**DIRECTION:** Copy out the data starting at the line containing "What appears to" and ending at the line containing "From the camera's", both included. Omit the pictures from your answer.

**INPUT MATERIAL:**
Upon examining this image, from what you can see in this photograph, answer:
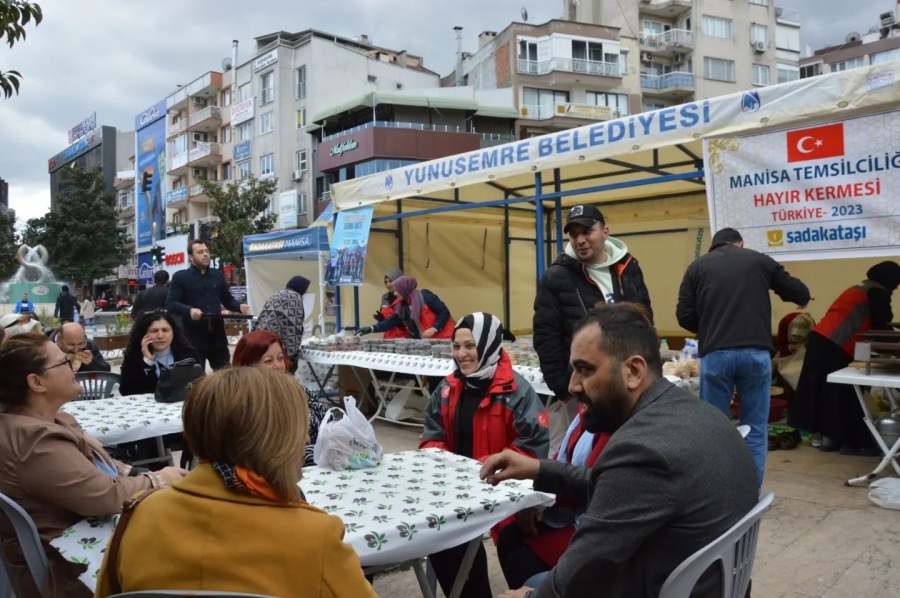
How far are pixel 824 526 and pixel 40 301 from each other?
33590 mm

==

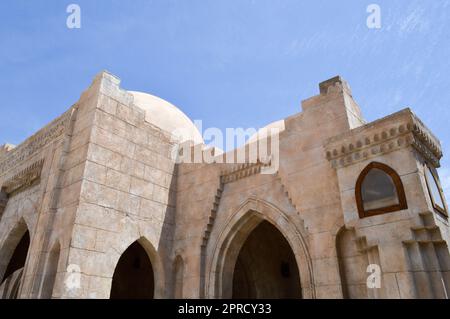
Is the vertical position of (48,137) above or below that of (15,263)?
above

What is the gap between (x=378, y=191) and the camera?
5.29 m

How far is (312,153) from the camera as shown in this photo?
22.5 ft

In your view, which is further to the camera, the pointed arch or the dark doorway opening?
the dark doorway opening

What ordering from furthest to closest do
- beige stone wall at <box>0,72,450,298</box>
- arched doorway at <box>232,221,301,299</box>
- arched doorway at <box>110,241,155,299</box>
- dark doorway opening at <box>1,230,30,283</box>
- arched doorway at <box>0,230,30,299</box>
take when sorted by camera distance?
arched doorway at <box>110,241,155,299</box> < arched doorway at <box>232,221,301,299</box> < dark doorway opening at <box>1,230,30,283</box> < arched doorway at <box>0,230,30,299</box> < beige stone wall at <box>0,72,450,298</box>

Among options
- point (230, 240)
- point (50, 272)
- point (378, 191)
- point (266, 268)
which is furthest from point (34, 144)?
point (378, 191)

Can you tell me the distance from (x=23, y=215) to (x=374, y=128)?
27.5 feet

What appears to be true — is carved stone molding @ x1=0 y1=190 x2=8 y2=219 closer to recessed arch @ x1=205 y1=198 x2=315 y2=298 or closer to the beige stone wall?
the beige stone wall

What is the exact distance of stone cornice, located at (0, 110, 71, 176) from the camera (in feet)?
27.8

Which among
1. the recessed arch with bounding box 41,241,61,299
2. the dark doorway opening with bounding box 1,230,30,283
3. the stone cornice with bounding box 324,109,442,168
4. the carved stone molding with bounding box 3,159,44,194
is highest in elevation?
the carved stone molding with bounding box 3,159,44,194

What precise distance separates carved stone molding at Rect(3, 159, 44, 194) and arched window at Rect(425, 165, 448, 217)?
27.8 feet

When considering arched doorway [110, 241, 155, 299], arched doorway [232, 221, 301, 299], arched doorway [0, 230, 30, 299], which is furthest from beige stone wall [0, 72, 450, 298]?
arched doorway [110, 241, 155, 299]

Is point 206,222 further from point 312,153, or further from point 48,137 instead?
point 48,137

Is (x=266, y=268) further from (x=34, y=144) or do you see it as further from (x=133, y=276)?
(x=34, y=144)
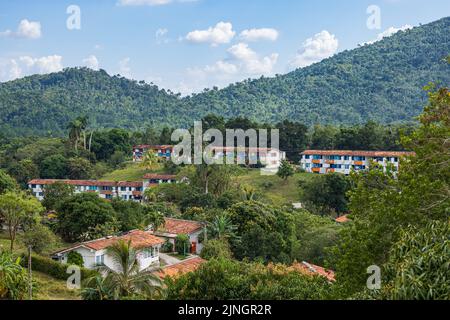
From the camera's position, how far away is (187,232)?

**TASK RESULT:**
What appears to be true — is carved stone molding @ x1=0 y1=190 x2=8 y2=219 closer to recessed arch @ x1=205 y1=198 x2=315 y2=298 or closer to the beige stone wall?
the beige stone wall

What is the exact distance of stone cornice, located at (0, 110, 71, 176) from the camera (in feet)?
27.8

Which among
1. the recessed arch with bounding box 41,241,61,299
2. the dark doorway opening with bounding box 1,230,30,283
3. the stone cornice with bounding box 324,109,442,168
4. the carved stone molding with bounding box 3,159,44,194
is highest in elevation?
the carved stone molding with bounding box 3,159,44,194

What precise distance separates carved stone molding at Rect(3, 159, 44, 194) and arched window at Rect(425, 165, 448, 217)?
27.8 feet

When considering arched doorway [110, 241, 155, 299], arched doorway [232, 221, 301, 299], arched doorway [0, 230, 30, 299], which is furthest from beige stone wall [0, 72, 450, 298]?
arched doorway [110, 241, 155, 299]

Is point 206,222 further from point 312,153, or further from point 48,137 instead?
point 48,137

Is (x=266, y=268) further from (x=34, y=144) or do you see it as further from (x=133, y=276)?
(x=34, y=144)
From the camera's position, how far away is (187,232)?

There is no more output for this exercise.